[Saved entries]
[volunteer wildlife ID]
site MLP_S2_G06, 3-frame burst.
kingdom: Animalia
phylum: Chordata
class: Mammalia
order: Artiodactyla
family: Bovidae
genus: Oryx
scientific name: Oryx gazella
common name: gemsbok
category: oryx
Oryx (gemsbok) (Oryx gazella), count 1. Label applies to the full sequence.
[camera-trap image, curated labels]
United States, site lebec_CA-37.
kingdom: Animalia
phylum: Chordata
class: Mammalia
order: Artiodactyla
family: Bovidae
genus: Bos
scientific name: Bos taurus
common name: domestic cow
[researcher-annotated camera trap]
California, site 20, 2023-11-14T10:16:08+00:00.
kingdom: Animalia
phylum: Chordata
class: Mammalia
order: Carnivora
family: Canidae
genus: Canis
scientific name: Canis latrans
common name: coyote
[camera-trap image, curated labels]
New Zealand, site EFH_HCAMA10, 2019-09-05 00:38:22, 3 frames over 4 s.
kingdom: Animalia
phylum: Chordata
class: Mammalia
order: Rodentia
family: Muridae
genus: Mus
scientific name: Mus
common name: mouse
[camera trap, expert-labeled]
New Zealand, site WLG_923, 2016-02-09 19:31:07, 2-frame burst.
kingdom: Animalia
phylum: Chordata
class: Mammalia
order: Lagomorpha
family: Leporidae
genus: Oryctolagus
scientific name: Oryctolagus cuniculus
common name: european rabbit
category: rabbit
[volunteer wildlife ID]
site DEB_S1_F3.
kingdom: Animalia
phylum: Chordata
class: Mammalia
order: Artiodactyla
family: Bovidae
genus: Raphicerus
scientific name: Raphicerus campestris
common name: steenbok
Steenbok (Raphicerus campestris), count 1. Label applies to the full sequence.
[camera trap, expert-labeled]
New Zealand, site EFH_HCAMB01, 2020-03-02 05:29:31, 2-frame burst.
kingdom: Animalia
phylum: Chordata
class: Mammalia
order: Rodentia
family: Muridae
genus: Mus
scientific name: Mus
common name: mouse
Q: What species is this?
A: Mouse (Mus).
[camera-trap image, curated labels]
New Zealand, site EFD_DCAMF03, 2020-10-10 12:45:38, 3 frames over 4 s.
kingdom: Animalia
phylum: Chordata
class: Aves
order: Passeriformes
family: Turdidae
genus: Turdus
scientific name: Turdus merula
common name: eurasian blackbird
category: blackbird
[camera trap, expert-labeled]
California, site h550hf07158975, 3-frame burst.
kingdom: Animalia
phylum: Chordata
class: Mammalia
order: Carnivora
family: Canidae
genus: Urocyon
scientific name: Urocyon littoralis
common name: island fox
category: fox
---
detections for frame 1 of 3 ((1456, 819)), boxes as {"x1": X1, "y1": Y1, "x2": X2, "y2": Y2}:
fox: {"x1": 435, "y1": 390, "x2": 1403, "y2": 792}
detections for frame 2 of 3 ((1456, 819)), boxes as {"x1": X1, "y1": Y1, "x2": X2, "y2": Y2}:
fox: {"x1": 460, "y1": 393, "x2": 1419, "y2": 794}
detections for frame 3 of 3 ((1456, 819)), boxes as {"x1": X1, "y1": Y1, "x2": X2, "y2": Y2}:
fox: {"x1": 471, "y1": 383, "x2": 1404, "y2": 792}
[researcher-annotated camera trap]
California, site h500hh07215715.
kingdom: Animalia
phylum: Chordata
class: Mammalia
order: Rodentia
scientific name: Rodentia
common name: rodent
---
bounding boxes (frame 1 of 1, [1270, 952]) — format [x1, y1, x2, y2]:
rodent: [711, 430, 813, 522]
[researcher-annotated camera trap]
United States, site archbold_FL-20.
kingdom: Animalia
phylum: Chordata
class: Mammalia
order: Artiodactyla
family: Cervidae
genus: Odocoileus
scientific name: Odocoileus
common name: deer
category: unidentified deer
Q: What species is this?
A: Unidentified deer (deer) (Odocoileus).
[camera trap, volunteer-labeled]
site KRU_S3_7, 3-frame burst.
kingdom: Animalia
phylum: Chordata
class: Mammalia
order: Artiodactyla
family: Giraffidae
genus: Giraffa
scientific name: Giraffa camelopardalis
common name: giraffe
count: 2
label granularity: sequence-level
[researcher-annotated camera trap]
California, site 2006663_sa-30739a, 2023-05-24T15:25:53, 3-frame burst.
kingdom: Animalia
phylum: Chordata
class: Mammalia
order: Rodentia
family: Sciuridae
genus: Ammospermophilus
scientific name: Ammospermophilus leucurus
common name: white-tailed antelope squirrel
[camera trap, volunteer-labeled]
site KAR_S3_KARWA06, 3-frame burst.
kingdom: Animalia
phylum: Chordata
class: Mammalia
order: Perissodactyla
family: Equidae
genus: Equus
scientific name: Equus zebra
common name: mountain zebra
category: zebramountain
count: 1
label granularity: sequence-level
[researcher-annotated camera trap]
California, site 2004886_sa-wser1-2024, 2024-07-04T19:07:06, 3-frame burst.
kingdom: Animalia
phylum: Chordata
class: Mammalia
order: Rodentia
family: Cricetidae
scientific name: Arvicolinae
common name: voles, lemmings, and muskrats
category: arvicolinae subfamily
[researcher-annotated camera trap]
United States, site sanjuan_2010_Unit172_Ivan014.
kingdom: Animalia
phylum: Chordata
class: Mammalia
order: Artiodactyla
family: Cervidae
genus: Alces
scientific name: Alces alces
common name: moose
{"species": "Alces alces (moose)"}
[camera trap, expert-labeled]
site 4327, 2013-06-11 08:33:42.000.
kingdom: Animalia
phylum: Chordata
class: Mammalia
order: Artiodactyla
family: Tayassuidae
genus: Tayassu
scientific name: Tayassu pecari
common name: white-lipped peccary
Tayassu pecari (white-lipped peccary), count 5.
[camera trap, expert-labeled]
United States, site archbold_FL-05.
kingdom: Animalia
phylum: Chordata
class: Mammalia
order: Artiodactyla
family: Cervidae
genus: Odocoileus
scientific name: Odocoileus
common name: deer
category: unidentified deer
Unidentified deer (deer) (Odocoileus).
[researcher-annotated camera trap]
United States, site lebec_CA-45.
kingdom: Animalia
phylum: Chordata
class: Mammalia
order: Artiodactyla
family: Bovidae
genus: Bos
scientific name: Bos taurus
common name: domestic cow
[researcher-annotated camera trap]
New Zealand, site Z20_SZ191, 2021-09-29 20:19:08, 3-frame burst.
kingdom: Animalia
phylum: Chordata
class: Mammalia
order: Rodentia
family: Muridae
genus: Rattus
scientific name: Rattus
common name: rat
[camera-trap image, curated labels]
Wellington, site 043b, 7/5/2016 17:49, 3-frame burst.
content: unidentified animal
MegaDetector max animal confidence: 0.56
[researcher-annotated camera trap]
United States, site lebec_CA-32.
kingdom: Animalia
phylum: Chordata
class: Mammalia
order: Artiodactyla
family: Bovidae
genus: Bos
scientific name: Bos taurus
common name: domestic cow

--- AIM OF THE EXERCISE ---
Among the lines above, return those that contain the string "Zealand".

--- ANSWER BOX ---
New Zealand, site EFH_HCAMA10, 2019-09-05 00:38:22, 3 frames over 4 s.
New Zealand, site WLG_923, 2016-02-09 19:31:07, 2-frame burst.
New Zealand, site EFH_HCAMB01, 2020-03-02 05:29:31, 2-frame burst.
New Zealand, site EFD_DCAMF03, 2020-10-10 12:45:38, 3 frames over 4 s.
New Zealand, site Z20_SZ191, 2021-09-29 20:19:08, 3-frame burst.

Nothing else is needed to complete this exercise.